Host cell and expression engineering for development of an E. coli ketoreductase catalyst: Enhancement of formate dehydrogenase activity for regeneration of NADH
Institute of Biotechnology and Biochemical Engineering, Graz University of Technology (TUG), Petersgasse 12/1, A-8010 Graz, Austria
Microbial Cell Factories 2012, 11:7 doi:10.1186/1475-2859-11-7Published: 11 January 2012
Enzymatic NADH or NADPH-dependent reduction is a widely applied approach for the synthesis of optically active organic compounds. The overall biocatalytic conversion usually involves in situ regeneration of the expensive NAD(P)H. Oxidation of formate to carbon dioxide, catalyzed by formate dehydrogenase (EC 220.127.116.11; FDH), presents an almost ideal process solution for coenzyme regeneration that has been well established for NADH. Because isolated FDH is relatively unstable under a range of process conditions, whole cells often constitute the preferred form of the biocatalyst, combining the advantage of enzyme protection in the cellular environment with ease of enzyme production. However, the most prominent FDH used in biotransformations, the enzyme from the yeast Candida boidinii, is usually expressed in limiting amounts of activity in the prime host for whole cell biocatalysis, Escherichia coli. We therefore performed expression engineering with the aim of enhancing FDH activity in an E. coli ketoreductase catalyst. The benefit resulting from improved NADH regeneration capacity is demonstrated in two transformations of technological relevance: xylose conversion into xylitol, and synthesis of (S)-1-(2-chlorophenyl)ethanol from o-chloroacetophenone.
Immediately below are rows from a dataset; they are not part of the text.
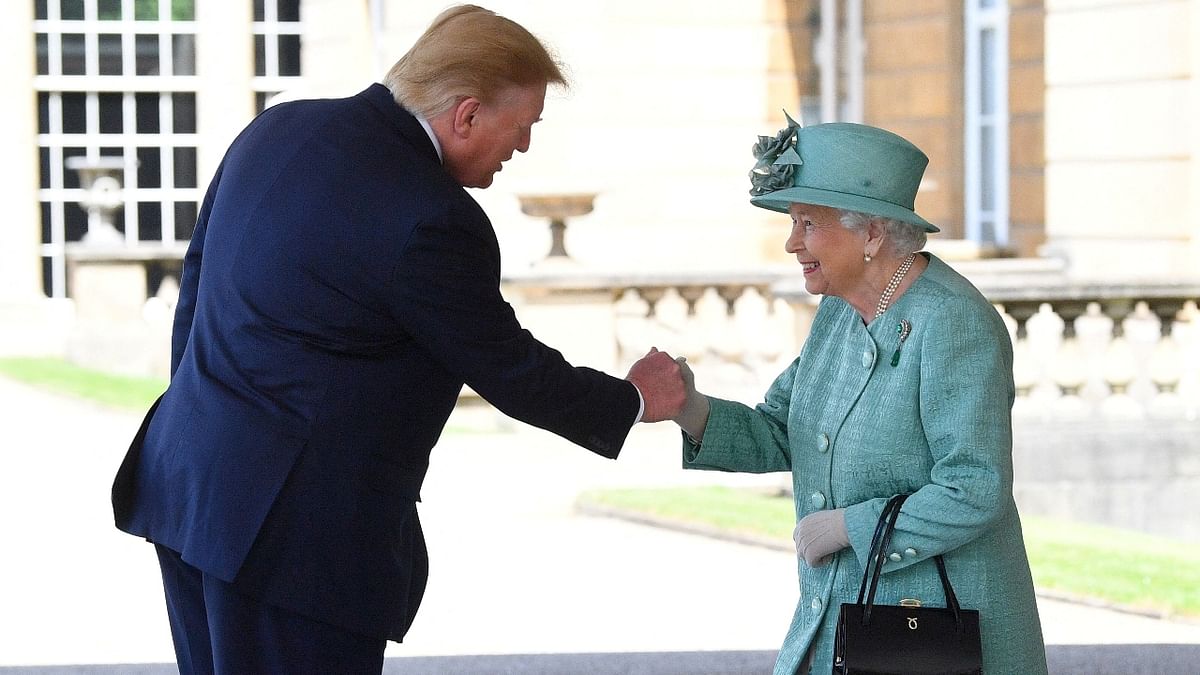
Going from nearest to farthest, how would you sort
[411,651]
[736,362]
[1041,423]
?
[411,651]
[1041,423]
[736,362]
As compared to individual expression of C. boidinii FDH in E. coli BL21 (DE3) that gave an intracellular enzyme activity of 400 units/gCDW, co-expression of the FDH with the ketoreductase (Candida tenuis xylose reductase; XR) resulted in a substantial decline in FDH activity. The remaining FDH activity of only 85 U/gCDW was strongly limiting the overall catalytic activity of the whole cell system. Combined effects from increase in FDH gene copy number, supply of rare tRNAs in a Rosetta strain of E. coli, dampened expression of the ketoreductase, and induction at low temperature (18°C) brought up the FDH activity threefold to a level of 250 U/gCDW while reducing the XR activity by just 19% (1140 U/gCDW). The E. coli whole-cell catalyst optimized for intracellular FDH activity showed improved performance in the synthesis of (S)-1-(2-chlorophenyl)ethanol, reflected in a substantial, up to 5-fold enhancement of productivity (0.37 g/gCDW) and yield (95% based on 100 mM ketone used) as compared to the reference catalyst. For xylitol production, the benefit of enhanced FDH expression was observed on productivity only after elimination of the mass transfer resistance caused by the cell membrane.
Expression engineering of C. boidinii FDH is an important strategy to optimize E. coli whole-cell reductase catalysts that employ intracellular formate oxidation for regeneration of NADH. Increased FDH-activity was reflected by higher reduction yields of D-xylose and o-chloroacetophenone conversions provided that mass transfer limitations were overcome.